Indeed, I told my editor that was going to be the theme of my December column whereupon she asked a provocative question: “Is showing kindness in the workplace seen as a strength or a weakness?”
In thinking back on what my clients have told me and on my own workplace interactions, it’s a mixed bag. It may seem illogical that kindness might hurt you but if you think about it, it’s not:
· If you’re kind to a supervisee, he’s more likely to ask for a raise. That puts you in a Catch 22: Say no and he’s likely to be disgruntled. Say yes and you’ve unnecessarily burned some of your budget without getting anything for it.
· If you give holiday bonuses for the first time this year, after the obligatory thank you, the main result will be that your employees will expect at least that much next year.
· If you offer a helping hand to a coworker, he may appreciate it, but instead, he might feel put down that you felt he couldn’t do it himself. Or he may become addicted to your help, so you’re often taking on extra work for which you get no credit, or even that might get him promoted ahead of you. Or you could get a reputation as a too-eager beaver and be resented for it, or seen as a workaholic and soon, everyone’s asking for your help.
· If you’re kind to your boss, she might reasonably assume you’re satisfied with your job and so can feel safe in piling on more work, not giving you a raise, nor much face time.

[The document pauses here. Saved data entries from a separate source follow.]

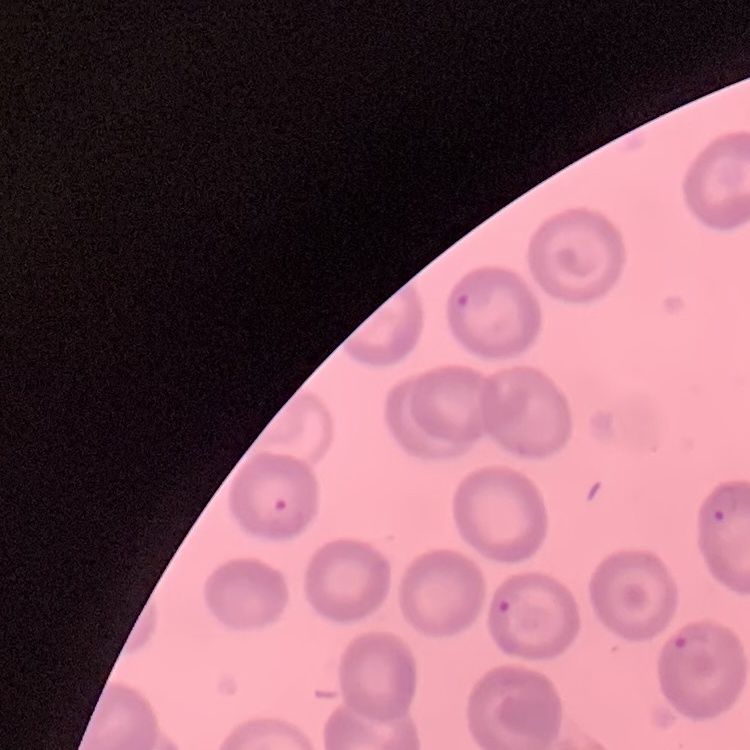

{
  "erythrocyte_morphology": "no rouleaux formation",
  "stain": "Field's or Giemsa",
  "image_type": "square crop of a larger photomicrograph",
  "preparation": "thin blood film"
}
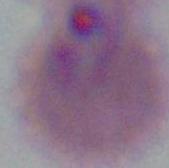
modality: micrograph
magnification: 400x or 1000x
identification: Plasmodium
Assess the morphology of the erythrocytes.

· Conversely, when a supervisee, coworker, or boss is unkind to me, I worry that I’ve done something wrong. That motivates me to try extra hard, if only to reduce their chances of hurting me. So, in being mean to me, they get more out of me.
So, “Be extra kind during the holidays?” Pragmatically, it’s no slam dunk.
Gratitude is the other value we’re supposed to haul out for the holidays. Sure, gratitude for your job, health, etc., makes you feel good. For example, if you’re not going to leave your job, being grateful for its virtues helps you put the best face on the situation: “It pays terribly but I feel I’m doing some good, and after all, many people have it much worse.”
But gratitude has a negative side effect: It encourages complacency. For example, feeling grateful when you’re asked to work ever harder without a raise merely encourages you to accept being treated poorly. Maybe it’s wiser to replace the gratitude with outrage that will fuel you to find a better job.
Such advice is pragmatic and yet…
Maybe I’m just drugged by the Holiday spirit but I’m wondering whether, in fact, the holidays, especially this year, are the time to forgo pragmatism in favor of something higher. What do you think?